## READING TEXT
━━━━━━━━━━━━━━━━

Lt. Col. Terrence Lakin |
FT. BELVOIR, Va. – A decorated military officer who is challenging – in military court – President Obama’s eligibility to be president was taken into custody and escorted under guard back to Walter Reed Army Base today after a hearing, apparently so he could not talk to the press or his attorney about his case, according to his defense attorney.
The Army held a hearing today at Ft. Belvoir, Va., for Lt. Col. Terrence Lakin, who posted a YouTube video challenging the Army to charge him after he refused to deploy to Afghanistan again this spring because of his concerns that Obama is ineligible to be president, and that orders under his chain of command then would be suspect.
The hearing was on several charges of disobeying commands and “missing movement,” and was held by Col. Denise Lind, who has been assigned to be the military judge in the case.
At the conclusion of the arraignment, Lakin was ordered not to speak with the press and was taken back to Reed under military escort, surprising and disturbing a civilian lawyer who has been working on his case.
“This was completely inappropriate. Col. Lakin was brought here and taken away from here as if he was a common criminal. He was prohibited from talking to the press for two minutes; he was prohibited from talking to anybody, even me,” Paul Rolf Jensen said.
There’s a new strategy to get answers to Obama’s eligibility questions. See how you can help.
Jensen said he was not sure how long Lakin was being detained because the Army offered no explanation as to why he needed an escort after the hearing. Jensen did say he thought it was because the Army did not want him talking to the press.

━━━━━━━━━━━━━━━━

## RECORD EXCERPTS
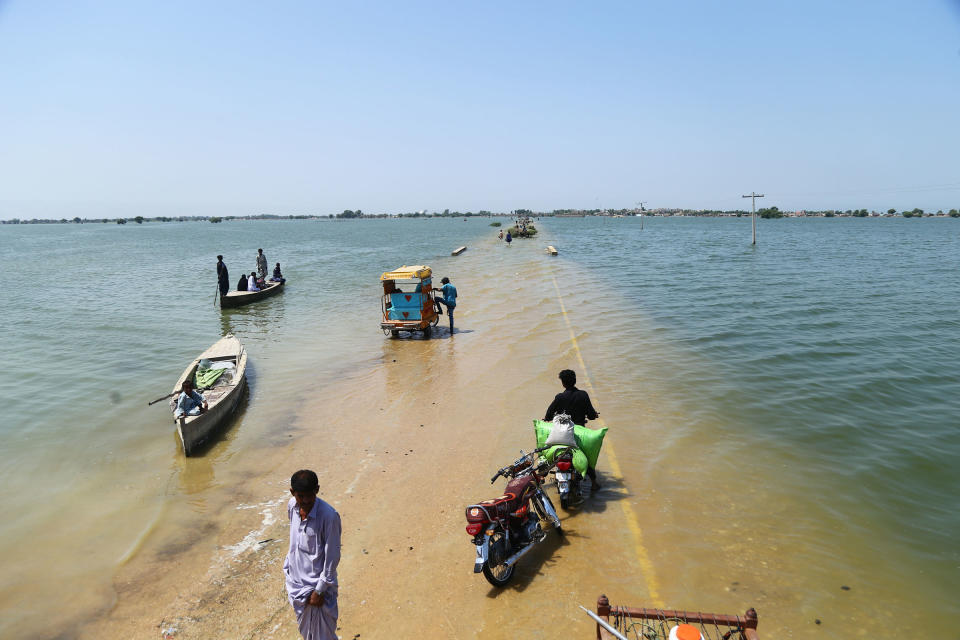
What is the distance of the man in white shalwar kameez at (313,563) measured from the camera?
12.6ft

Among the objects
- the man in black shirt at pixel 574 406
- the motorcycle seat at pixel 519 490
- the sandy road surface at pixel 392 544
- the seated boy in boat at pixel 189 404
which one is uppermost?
the man in black shirt at pixel 574 406

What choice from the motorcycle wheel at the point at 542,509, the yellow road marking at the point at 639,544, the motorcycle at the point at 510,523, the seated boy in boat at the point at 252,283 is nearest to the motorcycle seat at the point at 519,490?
the motorcycle at the point at 510,523

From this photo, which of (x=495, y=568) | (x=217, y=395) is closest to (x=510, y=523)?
(x=495, y=568)

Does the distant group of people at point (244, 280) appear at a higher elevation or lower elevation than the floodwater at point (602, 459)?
higher

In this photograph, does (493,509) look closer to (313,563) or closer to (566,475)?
(566,475)

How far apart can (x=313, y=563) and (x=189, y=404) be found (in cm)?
717

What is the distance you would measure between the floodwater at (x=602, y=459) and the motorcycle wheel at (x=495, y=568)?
226mm

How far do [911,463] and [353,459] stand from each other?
880 centimetres

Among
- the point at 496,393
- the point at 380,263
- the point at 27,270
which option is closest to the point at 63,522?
the point at 496,393

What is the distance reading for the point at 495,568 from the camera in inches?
214

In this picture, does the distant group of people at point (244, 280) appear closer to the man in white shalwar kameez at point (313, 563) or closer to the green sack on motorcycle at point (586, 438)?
the green sack on motorcycle at point (586, 438)

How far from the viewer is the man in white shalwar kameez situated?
12.6 feet

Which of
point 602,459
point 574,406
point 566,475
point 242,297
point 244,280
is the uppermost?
point 574,406

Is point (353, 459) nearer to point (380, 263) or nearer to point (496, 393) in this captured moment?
point (496, 393)
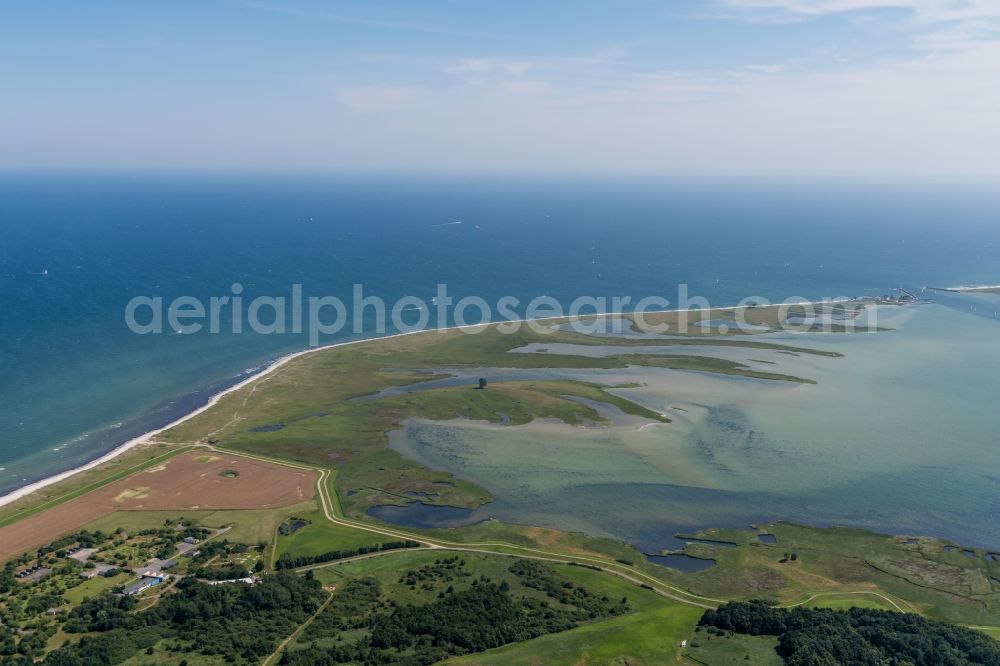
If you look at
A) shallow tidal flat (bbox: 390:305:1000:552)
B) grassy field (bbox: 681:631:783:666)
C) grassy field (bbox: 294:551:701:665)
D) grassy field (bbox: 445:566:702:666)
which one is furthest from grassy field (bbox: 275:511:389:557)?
grassy field (bbox: 681:631:783:666)

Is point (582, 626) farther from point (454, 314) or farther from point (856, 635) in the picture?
point (454, 314)

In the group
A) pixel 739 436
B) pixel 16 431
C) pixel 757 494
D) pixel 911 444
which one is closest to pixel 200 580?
pixel 16 431

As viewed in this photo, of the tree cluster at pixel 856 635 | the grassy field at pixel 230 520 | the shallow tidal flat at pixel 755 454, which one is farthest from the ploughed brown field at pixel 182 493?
the tree cluster at pixel 856 635

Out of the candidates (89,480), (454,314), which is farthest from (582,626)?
(454,314)

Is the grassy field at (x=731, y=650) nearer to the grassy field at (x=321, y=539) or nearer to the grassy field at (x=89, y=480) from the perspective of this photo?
the grassy field at (x=321, y=539)

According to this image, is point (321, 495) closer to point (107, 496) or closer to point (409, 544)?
point (409, 544)
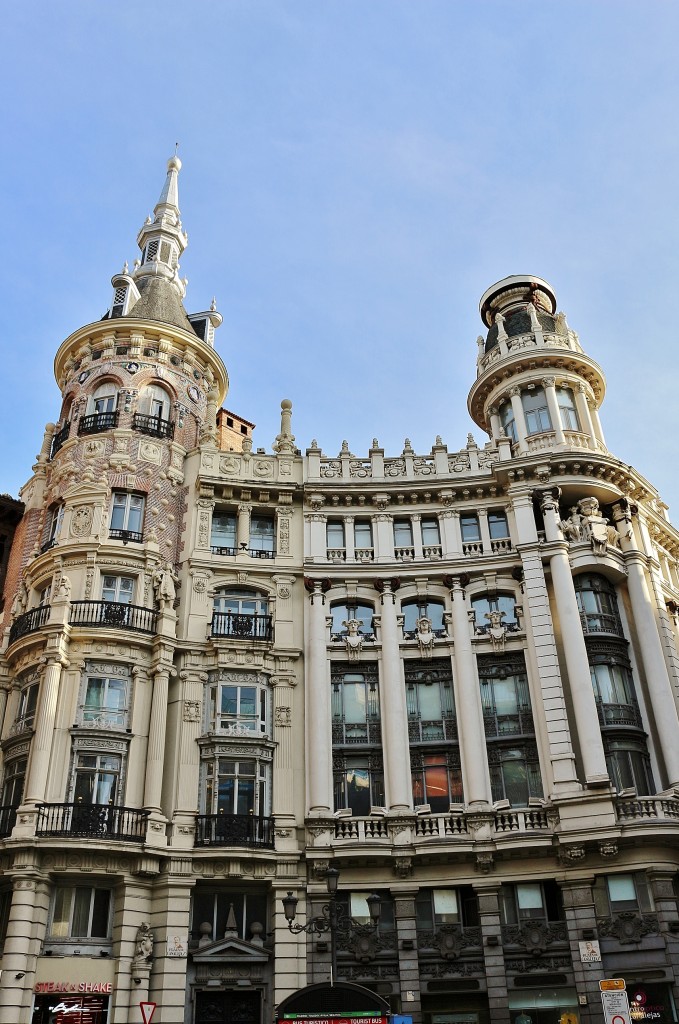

━━━━━━━━━━━━━━━━

## TASKS TO CARRY OUT
1. Copy word for word the part of the Lakin article that opens with the words containing "The hearing was" and closes with "you can help.".
2. In the Lakin article, who was assigned to be the military judge in the case?

## SOLUTIONS
1.
The hearing was on several charges of disobeying commands and “missing movement,” and was held by Col. Denise Lind, who has been assigned to be the military judge in the case.
At the conclusion of the arraignment, Lakin was ordered not to speak with the press and was taken back to Reed under military escort, surprising and disturbing a civilian lawyer who has been working on his case.
“This was completely inappropriate. Col. Lakin was brought here and taken away from here as if he was a common criminal. He was prohibited from talking to the press for two minutes; he was prohibited from talking to anybody, even me,” Paul Rolf Jensen said.
There’s a new strategy to get answers to Obama’s eligibility questions. See how you can help.

2. Col. Denise Lind